Lawsuit against founder/brewer after brewery’s failure provides lessons for founders dealing with investors.
Haplessness appears to have saved the founder/head brewer of a brewery that never got off the ground from having to stick with a debt after filing for personal bankruptcy and repay $140k that some investors claimed he should owe them.
The brewery, Bulk Head Brewing Co. – did not open after years of work by a young brewer. The brewery’s failure forced him into bankruptcy.
In bankruptcy, the investors looking for a return of the money they’d invested and the money they’d also been forced to pay as a result of being personal guarantors on a loan the business defaulted on sued arguing the debt was non-dischargeable because the young founder/head brewer had allegedly made misrepresentations about the financial state of affairs of the brewery at the time the investors put in money.
What were the representations you ask? Mostly oral statements to the investors about whether the state and local liquor licenses had been obtained and whether the monies being raised were sufficient to meet debts like the lease obligations and the brewery build-out costs.

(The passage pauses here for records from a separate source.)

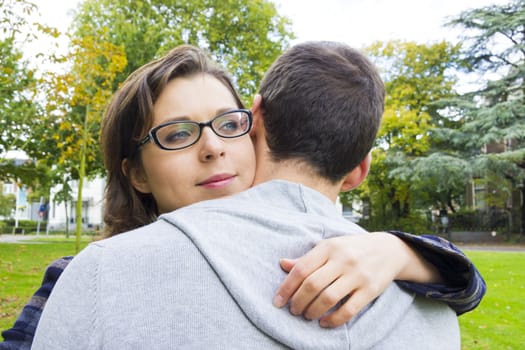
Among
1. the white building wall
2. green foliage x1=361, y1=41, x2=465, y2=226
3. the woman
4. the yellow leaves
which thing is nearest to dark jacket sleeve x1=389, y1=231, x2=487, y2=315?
the woman

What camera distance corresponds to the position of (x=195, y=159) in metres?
1.79

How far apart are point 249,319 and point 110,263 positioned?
0.30 m

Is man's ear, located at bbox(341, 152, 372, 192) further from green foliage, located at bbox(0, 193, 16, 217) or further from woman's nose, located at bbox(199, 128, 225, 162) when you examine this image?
green foliage, located at bbox(0, 193, 16, 217)

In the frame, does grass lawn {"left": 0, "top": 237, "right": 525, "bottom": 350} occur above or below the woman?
below

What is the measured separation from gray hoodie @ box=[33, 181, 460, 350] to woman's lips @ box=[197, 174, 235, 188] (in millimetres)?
604

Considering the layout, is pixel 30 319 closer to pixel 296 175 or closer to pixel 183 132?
pixel 183 132

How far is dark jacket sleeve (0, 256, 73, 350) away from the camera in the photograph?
1416 millimetres

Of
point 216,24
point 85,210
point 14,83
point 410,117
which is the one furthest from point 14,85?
point 85,210

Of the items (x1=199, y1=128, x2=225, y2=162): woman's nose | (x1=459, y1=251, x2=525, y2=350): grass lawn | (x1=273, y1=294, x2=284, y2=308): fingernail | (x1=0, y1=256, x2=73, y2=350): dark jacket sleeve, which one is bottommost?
(x1=459, y1=251, x2=525, y2=350): grass lawn

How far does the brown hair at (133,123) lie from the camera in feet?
6.23

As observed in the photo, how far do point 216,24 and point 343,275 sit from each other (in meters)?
23.2

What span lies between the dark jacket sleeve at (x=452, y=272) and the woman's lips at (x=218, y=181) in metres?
0.60

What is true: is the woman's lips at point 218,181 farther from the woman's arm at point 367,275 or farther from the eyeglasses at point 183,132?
the woman's arm at point 367,275

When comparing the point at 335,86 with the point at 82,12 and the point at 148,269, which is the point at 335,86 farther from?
the point at 82,12
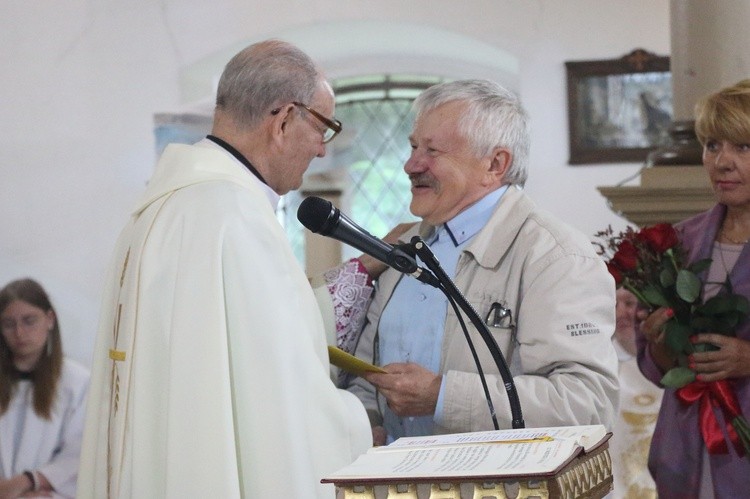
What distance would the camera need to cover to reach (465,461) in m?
1.79

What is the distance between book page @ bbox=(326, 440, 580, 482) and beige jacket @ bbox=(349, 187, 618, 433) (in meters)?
0.86

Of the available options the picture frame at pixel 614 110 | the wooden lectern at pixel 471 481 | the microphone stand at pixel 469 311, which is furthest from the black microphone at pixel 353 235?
the picture frame at pixel 614 110

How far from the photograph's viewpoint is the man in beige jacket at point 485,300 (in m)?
2.79

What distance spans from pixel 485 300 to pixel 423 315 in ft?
0.67

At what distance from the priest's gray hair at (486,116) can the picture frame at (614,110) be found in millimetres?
5107

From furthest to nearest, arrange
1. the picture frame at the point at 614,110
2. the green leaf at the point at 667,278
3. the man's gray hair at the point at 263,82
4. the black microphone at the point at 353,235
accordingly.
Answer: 1. the picture frame at the point at 614,110
2. the green leaf at the point at 667,278
3. the man's gray hair at the point at 263,82
4. the black microphone at the point at 353,235

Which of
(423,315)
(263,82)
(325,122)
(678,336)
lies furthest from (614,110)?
(263,82)

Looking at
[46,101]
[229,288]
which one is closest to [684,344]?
[229,288]

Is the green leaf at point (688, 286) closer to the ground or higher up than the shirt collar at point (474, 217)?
closer to the ground

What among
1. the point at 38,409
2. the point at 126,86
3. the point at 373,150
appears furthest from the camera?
the point at 373,150

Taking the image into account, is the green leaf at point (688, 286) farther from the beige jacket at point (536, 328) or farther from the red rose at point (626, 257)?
the beige jacket at point (536, 328)

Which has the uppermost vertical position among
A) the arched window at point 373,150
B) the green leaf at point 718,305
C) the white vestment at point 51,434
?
the arched window at point 373,150

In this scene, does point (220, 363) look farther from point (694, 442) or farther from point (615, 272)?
point (694, 442)

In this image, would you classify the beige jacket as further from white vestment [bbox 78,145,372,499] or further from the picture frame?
the picture frame
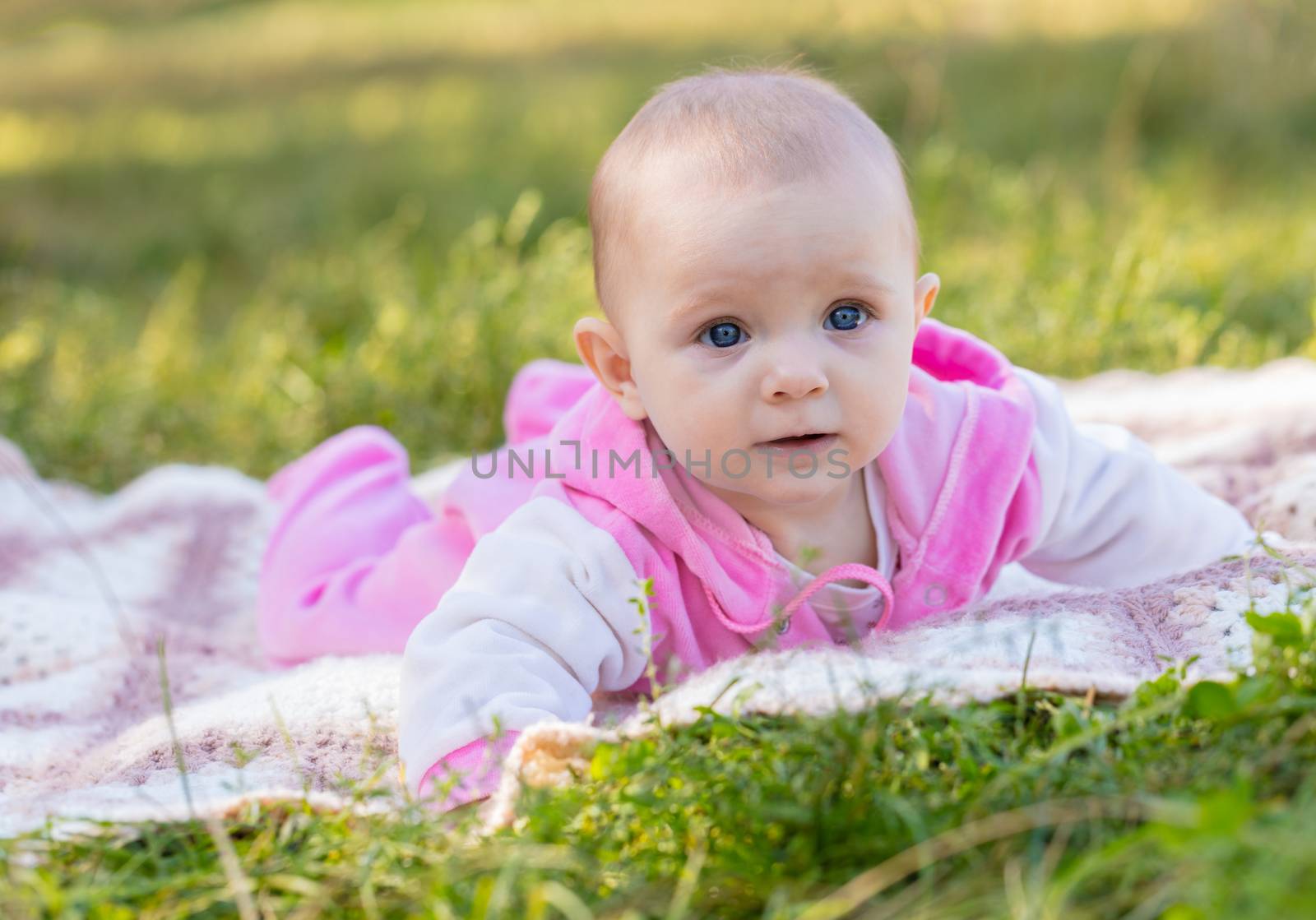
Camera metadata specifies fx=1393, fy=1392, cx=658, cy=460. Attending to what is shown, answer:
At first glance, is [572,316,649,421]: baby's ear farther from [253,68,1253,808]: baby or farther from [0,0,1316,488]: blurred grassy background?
[0,0,1316,488]: blurred grassy background

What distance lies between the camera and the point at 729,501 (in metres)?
2.09

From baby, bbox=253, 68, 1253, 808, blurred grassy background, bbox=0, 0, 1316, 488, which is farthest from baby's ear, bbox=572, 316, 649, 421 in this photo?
blurred grassy background, bbox=0, 0, 1316, 488

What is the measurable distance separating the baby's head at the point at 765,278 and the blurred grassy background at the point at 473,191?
114cm

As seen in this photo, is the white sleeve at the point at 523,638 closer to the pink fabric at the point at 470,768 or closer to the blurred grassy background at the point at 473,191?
the pink fabric at the point at 470,768

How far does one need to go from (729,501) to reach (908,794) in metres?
0.77

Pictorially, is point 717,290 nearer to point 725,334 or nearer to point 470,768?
point 725,334

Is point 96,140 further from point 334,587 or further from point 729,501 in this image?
point 729,501

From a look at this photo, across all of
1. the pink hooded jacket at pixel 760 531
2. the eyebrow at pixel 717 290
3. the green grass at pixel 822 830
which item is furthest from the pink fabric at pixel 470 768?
the eyebrow at pixel 717 290

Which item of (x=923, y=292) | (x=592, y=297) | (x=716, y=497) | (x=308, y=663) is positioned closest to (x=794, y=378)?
(x=716, y=497)

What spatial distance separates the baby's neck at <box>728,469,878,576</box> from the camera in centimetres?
209

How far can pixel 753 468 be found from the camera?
1930mm

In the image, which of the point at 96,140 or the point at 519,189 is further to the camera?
the point at 96,140

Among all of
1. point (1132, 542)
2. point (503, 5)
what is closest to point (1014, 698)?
point (1132, 542)

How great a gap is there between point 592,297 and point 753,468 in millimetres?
2094
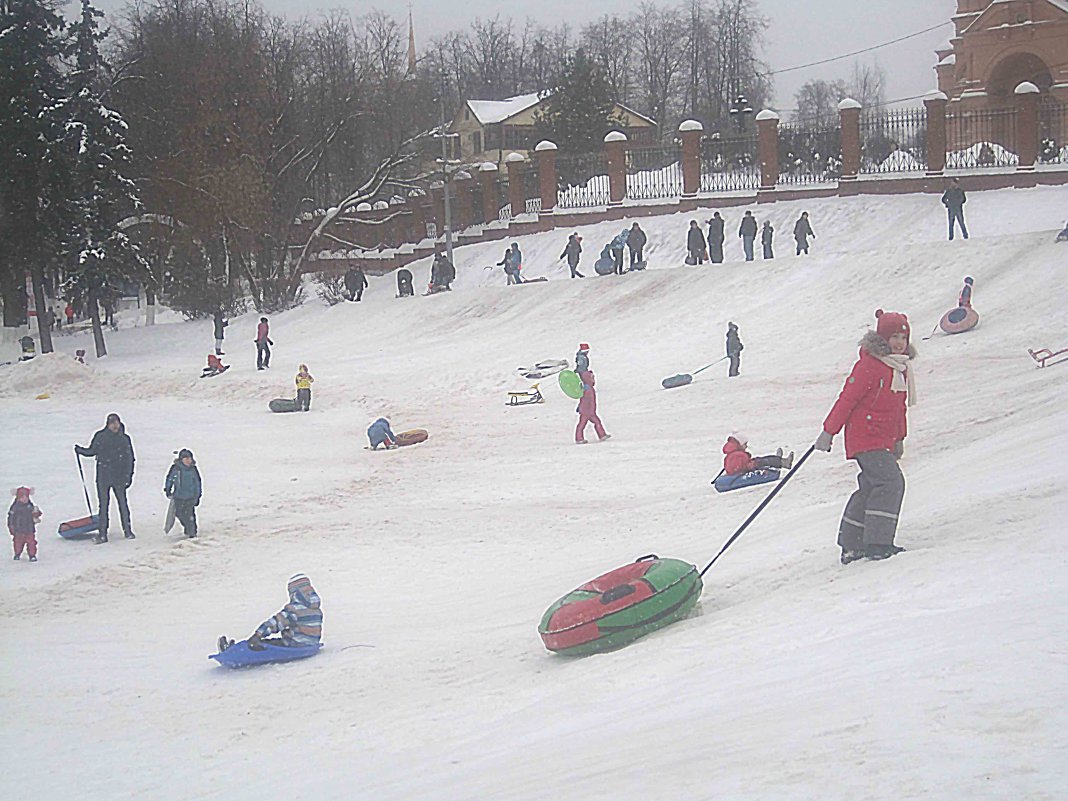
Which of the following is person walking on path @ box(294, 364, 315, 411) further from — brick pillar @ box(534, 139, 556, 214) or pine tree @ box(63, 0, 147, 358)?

The case went to trial, and the opinion details the long and twisted history and circumstances provide some specific bedrock for the Court’s determination that there was insufficient proof of fraudulent intent on the part of the founder/brewer. But most of that was based on a technicality about the statements being oral and not written.
That opinion is worth a read as the fact pattern will be familiar to many.
The Takeaway: Statements that may be half-truths or rosy but impractical or false forecasts could lead to liability in a similar situation with slightly different facts. Brewer/Founders should vet their statements and qualify them with conditions if necessary to bring the statements into compliance.